During last week’s federal cabinet retreat in Hamilton, Ontario, ministers used the time to determine their priorities for the spring parliamentary session. One of these priorities is bringing federal negotiations with provinces on healthcare funding over the finish line. At the start of the retreat, the prime minister said he had invited all premiers to discuss the issue in Ottawa on February 7th. In exchange for the increase in funding that provinces and territories have been requesting, the federal government wants agreement on national reforms to improve health care systems across the country.
A deal looked to be far off in November, when the country’s health ministers could not even agree on a joint statement at the end of their meeting with federal Health Minister Jean-Yves Duclos. Since then, optimism has increased that the federal government can negotiate a 10-year health funding deal that will see a significant increase for both the Canada Health Transfer and bilateral financial agreements. The premiers have asked for the federal government to increase its share of healthcare costs from 22% to 35% as systems across the country are failing due to the strain of staff shortages, surgery backlogs and over-crowded emergency rooms.

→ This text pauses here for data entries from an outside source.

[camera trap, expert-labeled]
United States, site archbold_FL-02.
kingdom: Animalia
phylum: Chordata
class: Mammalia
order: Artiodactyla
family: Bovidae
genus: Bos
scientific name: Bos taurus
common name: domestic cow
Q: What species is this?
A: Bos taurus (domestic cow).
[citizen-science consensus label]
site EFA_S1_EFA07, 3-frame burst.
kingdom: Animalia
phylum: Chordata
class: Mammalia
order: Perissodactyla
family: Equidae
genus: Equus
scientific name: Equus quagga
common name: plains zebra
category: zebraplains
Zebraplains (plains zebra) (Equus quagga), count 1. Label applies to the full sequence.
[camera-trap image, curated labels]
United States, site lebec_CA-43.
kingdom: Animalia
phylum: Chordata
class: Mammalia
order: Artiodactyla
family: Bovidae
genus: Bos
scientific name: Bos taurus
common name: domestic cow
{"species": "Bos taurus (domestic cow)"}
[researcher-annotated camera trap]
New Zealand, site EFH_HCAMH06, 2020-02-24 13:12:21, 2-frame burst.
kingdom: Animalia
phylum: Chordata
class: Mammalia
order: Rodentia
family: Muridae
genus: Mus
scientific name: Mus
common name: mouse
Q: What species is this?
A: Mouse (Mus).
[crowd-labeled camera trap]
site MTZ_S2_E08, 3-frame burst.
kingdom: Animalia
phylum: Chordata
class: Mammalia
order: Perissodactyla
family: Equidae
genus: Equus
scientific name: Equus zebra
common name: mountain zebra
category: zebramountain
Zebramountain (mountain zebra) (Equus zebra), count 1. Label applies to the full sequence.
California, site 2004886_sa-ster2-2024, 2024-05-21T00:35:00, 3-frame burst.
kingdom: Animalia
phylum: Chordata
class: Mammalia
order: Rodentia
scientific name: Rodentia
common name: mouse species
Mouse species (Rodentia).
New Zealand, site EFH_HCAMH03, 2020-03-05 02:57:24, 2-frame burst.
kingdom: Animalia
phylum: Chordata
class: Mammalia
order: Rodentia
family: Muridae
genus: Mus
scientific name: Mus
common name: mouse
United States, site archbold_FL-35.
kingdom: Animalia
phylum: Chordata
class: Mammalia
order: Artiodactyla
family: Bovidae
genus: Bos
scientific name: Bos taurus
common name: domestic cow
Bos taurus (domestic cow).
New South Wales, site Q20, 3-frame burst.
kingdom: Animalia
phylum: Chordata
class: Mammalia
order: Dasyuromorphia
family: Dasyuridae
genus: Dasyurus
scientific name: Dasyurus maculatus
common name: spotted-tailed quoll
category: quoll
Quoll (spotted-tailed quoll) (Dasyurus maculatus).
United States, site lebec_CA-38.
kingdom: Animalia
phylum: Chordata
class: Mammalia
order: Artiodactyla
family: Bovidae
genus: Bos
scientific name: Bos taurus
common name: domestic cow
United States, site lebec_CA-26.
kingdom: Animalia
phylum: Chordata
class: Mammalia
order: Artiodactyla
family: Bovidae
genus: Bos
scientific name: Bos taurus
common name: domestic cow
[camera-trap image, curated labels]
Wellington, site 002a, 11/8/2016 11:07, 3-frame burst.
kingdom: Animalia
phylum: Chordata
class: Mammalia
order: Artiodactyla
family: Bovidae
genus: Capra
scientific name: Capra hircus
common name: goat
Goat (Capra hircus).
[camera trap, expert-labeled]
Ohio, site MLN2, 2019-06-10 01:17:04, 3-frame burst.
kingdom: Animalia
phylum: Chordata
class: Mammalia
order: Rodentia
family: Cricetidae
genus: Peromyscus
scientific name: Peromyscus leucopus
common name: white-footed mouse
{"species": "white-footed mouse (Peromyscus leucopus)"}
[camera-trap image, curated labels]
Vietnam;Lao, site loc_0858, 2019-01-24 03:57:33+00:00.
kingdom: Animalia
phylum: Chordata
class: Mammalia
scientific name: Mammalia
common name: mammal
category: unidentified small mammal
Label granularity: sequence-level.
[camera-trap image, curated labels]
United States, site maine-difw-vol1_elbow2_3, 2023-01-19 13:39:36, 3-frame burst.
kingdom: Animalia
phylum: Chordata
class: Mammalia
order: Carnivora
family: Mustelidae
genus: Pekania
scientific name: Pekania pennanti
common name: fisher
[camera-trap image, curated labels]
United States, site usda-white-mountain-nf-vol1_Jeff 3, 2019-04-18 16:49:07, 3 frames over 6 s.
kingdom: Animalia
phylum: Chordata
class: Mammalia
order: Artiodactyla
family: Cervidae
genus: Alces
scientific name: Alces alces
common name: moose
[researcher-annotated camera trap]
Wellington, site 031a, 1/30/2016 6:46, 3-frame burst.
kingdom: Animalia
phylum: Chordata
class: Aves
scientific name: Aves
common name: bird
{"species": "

The political temperature on this issue has been rising since the start of the COVID-19 pandemic, so the Trudeau government is under pressure to help find solutions to the growing healthcare crisis. “The most important thing for Canadians is that we build a system that improves right now, but that can hold and continue to serve Canadians in this public, universal model for decades to come,” said Prime Minister Trudeau ahead of this First Minister’s meeting next week. Trudeau’s cabinet colleagues are hopeful that an agreement may be reached during this meeting. Minister of Intergovernmental Affairs Dominic LeBlanc stated last week that he thinks a deal could be reached in February. He added that the government “wants to continue the momentum that I think all of us feel in terms of getting to the right agreement”. Minister LeBlanc acknowledged that the final deal may be structured on two tracks. This first is a broad overall increase to the Canada Health Transfer, which would be worth almost $50 billion this year. The second track would be a set of bilateral deals to address province-specific issues. Earlier this month, Minister Duclos outlined again that the provinces need to commit to resolution plans on growing issues in the healthcare systems, including access to family health teams, reducing backlogs in surgeries, retaining and recruiting health care workers, further investments in mental health services – and modernizing healthcare systems so medical records can be shared with various providers electronically.
Finance Minister Chrystia Freeland said last week that her upcoming 2023 federal budget will prioritize spending on health care and the green energy transition. Freeland also warned that the budget will ensure that this fiscal plan is sustainable during what is expected to be an economically challenging year. Although challenging months may lay ahead, healthcare is already in crisis across Canada. This is the message provincial and territorial health ministers have delivered to Ottawa – that help is needed now.